[Begin]

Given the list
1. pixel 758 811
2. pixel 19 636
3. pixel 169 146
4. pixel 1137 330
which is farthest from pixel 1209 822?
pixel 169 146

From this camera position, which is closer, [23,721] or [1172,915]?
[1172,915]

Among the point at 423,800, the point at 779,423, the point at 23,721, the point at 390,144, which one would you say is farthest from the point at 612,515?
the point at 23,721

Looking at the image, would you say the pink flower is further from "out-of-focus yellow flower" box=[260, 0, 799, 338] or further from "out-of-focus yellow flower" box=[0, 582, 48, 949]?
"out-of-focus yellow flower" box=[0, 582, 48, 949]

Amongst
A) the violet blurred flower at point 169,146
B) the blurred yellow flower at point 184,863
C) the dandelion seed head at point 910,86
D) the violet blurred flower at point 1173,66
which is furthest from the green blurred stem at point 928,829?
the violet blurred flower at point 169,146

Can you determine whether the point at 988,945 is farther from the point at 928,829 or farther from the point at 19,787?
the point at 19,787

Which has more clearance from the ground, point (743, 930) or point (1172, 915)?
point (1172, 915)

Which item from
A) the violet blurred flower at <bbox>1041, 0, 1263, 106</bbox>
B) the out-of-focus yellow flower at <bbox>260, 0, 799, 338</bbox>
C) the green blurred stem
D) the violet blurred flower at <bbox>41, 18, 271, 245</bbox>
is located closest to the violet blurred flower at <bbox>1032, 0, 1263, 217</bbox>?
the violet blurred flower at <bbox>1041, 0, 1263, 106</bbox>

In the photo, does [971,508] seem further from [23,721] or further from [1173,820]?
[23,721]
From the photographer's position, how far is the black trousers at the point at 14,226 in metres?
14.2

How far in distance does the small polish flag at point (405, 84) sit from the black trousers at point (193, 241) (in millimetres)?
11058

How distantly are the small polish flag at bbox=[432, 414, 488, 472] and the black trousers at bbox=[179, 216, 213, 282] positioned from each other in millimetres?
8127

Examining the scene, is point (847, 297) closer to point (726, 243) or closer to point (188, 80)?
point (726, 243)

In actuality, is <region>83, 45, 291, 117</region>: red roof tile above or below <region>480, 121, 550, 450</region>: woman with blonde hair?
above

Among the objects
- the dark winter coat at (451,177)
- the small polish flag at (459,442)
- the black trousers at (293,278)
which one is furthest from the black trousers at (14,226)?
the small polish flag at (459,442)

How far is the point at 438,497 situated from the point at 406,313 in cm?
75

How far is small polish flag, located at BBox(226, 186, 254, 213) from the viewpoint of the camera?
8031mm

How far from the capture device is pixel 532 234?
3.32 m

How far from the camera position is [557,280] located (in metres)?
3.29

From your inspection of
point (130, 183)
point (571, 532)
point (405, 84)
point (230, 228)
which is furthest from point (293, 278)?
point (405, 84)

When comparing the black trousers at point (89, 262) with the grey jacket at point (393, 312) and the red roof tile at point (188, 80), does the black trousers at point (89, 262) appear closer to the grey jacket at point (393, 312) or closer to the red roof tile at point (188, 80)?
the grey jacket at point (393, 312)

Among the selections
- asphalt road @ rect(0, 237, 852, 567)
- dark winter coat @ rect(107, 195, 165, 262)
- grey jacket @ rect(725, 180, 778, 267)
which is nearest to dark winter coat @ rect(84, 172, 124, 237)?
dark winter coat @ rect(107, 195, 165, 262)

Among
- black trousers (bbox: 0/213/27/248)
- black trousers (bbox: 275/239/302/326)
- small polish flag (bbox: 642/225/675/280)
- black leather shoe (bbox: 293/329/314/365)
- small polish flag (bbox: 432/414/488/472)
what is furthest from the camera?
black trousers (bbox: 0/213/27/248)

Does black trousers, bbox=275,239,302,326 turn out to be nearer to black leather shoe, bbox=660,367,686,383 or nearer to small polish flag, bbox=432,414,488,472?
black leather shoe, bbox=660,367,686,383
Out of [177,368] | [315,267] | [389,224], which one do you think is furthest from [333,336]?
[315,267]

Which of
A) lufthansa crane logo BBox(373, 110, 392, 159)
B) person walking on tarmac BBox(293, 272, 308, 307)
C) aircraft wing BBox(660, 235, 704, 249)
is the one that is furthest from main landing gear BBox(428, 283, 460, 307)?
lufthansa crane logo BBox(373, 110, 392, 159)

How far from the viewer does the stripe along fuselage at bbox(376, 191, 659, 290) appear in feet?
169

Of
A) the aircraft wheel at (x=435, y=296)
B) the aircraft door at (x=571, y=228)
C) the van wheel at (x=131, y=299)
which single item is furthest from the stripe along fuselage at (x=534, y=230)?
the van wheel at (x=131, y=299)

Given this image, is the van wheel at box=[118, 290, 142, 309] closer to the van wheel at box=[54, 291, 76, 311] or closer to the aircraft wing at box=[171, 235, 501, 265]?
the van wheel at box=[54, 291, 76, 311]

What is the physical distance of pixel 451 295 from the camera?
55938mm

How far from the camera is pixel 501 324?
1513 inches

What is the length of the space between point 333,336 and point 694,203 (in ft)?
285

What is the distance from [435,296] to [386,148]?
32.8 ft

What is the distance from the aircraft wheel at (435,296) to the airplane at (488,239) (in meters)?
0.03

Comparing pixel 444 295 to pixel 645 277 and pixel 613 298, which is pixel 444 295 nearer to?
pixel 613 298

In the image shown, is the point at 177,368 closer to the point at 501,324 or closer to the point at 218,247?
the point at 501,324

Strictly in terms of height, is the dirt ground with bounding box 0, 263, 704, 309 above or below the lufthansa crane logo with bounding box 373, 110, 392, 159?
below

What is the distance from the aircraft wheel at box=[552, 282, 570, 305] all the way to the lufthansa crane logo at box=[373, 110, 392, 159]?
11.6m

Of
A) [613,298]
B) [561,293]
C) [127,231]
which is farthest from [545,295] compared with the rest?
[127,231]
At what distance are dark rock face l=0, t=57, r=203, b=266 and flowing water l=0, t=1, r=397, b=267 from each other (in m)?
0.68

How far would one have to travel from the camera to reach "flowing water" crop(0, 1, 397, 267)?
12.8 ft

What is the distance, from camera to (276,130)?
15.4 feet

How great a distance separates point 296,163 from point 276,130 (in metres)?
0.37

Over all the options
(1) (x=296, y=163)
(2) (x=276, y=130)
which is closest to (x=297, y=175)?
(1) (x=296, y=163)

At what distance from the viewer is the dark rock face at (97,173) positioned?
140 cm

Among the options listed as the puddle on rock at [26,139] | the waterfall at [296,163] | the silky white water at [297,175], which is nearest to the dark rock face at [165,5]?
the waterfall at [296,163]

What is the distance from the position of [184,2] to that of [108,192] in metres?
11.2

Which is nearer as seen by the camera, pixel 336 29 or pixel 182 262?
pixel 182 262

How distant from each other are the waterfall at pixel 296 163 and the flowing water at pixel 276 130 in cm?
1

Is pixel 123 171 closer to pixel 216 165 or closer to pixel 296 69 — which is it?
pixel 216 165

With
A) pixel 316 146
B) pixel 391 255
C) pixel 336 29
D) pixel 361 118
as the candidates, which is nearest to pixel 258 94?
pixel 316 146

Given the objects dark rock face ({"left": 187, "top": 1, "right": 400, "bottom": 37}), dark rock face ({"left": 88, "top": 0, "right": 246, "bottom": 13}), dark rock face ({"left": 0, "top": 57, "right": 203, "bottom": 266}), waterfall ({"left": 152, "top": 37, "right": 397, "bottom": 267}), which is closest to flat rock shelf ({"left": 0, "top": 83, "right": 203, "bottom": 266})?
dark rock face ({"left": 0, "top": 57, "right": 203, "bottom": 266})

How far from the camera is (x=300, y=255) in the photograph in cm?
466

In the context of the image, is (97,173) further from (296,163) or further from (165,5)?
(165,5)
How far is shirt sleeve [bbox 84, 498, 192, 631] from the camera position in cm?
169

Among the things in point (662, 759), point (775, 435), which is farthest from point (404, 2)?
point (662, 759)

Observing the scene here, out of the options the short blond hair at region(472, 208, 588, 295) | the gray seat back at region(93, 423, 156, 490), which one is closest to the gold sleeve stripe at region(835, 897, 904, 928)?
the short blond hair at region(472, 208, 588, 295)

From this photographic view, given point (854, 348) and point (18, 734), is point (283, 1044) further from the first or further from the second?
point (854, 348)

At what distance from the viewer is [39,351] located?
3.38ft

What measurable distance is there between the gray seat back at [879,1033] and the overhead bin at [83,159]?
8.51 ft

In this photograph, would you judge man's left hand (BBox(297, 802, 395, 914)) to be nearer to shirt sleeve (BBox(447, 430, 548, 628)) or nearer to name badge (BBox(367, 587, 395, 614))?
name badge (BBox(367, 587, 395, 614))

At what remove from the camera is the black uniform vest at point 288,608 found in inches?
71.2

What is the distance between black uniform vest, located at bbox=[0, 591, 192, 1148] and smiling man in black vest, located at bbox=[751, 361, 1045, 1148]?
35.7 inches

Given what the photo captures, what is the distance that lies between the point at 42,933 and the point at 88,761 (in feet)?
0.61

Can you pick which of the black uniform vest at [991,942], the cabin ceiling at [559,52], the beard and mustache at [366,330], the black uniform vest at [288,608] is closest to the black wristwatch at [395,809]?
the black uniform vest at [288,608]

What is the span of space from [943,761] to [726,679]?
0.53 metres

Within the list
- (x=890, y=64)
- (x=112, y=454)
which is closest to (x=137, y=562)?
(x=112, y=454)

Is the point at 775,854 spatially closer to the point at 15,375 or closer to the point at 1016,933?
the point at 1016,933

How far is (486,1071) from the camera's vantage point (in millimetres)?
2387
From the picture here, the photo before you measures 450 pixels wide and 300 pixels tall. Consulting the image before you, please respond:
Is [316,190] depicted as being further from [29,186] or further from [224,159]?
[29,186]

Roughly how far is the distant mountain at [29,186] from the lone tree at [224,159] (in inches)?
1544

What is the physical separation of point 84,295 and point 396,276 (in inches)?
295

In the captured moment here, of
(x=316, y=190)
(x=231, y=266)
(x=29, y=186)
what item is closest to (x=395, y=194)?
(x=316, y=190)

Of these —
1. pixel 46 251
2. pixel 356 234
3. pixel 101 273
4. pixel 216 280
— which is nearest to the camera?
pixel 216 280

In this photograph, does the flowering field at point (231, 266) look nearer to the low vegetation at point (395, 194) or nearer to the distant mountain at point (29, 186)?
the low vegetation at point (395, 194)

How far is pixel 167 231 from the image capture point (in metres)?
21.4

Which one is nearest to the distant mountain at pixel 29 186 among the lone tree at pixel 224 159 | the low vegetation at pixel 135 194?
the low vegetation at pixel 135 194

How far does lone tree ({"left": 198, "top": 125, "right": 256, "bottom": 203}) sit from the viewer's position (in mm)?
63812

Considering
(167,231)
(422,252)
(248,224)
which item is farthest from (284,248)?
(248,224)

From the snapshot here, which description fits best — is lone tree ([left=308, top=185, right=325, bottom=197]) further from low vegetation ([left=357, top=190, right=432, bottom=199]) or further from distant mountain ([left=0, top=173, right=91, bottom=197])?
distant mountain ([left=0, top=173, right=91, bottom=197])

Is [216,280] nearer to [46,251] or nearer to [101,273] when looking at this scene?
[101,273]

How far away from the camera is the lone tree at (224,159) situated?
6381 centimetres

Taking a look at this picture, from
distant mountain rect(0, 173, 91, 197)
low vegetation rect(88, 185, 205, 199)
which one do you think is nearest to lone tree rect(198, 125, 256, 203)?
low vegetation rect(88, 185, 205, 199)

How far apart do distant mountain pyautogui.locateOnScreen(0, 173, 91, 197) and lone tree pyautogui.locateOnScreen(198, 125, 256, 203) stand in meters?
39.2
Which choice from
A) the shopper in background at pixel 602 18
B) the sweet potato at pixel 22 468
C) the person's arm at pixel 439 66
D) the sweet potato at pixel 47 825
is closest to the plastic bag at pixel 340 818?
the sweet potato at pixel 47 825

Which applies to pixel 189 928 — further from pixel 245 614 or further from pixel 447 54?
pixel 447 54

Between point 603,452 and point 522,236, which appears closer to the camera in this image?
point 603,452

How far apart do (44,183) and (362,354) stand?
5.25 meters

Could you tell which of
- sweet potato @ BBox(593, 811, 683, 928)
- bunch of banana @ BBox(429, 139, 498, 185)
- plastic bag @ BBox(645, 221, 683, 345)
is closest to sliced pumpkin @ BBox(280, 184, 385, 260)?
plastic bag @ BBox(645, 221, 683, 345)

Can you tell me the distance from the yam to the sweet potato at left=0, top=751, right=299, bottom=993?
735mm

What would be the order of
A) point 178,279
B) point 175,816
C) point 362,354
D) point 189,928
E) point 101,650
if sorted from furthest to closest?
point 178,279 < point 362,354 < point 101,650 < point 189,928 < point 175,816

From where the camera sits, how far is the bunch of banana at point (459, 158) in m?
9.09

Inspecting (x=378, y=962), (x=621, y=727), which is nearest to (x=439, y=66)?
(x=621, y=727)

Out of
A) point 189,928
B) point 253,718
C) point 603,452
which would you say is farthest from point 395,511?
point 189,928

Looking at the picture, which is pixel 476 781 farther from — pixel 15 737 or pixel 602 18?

[End]

Copy exactly the line containing "How far away" and every line after it, ending with the last line of the records above.

How far away from the camera is the lone tree at (224,159) situated?
6381 centimetres

Taking a look at this picture, from
distant mountain rect(0, 173, 91, 197)
low vegetation rect(88, 185, 205, 199)
which one do you think is nearest to lone tree rect(198, 125, 256, 203)?
low vegetation rect(88, 185, 205, 199)

How far apart do distant mountain pyautogui.locateOnScreen(0, 173, 91, 197) and lone tree pyautogui.locateOnScreen(198, 125, 256, 203) stand in meters?
39.2
Which choice from
A) the shopper in background at pixel 602 18
B) the sweet potato at pixel 22 468
C) the person's arm at pixel 439 66
D) the sweet potato at pixel 47 825
is closest to the plastic bag at pixel 340 818?
the sweet potato at pixel 47 825

Which applies to pixel 189 928 — further from pixel 245 614 or further from pixel 447 54?
pixel 447 54

Between point 603,452 and point 522,236, which appears closer to the camera in this image?
point 603,452

How far apart do (44,183) and (362,354) stand?
5.25 meters

Could you tell which of
- sweet potato @ BBox(593, 811, 683, 928)
- bunch of banana @ BBox(429, 139, 498, 185)
- plastic bag @ BBox(645, 221, 683, 345)
is closest to sliced pumpkin @ BBox(280, 184, 385, 260)?
plastic bag @ BBox(645, 221, 683, 345)

Can you tell me the distance from the yam to the sweet potato at left=0, top=751, right=299, bottom=993?
735mm

What would be the order of
A) point 178,279
B) point 175,816
C) point 362,354
D) point 189,928
E) point 101,650
if sorted from furthest to closest?
point 178,279 < point 362,354 < point 101,650 < point 189,928 < point 175,816

From where the camera sits, how far is the bunch of banana at point (459, 158) in m?
9.09

Inspecting (x=378, y=962), (x=621, y=727), which is nearest to (x=439, y=66)?
(x=621, y=727)

Out of
A) point 189,928
B) point 253,718
C) point 603,452
which would you say is farthest from point 395,511?
point 189,928

Looking at the picture, which is pixel 476 781 farther from — pixel 15 737 or pixel 602 18?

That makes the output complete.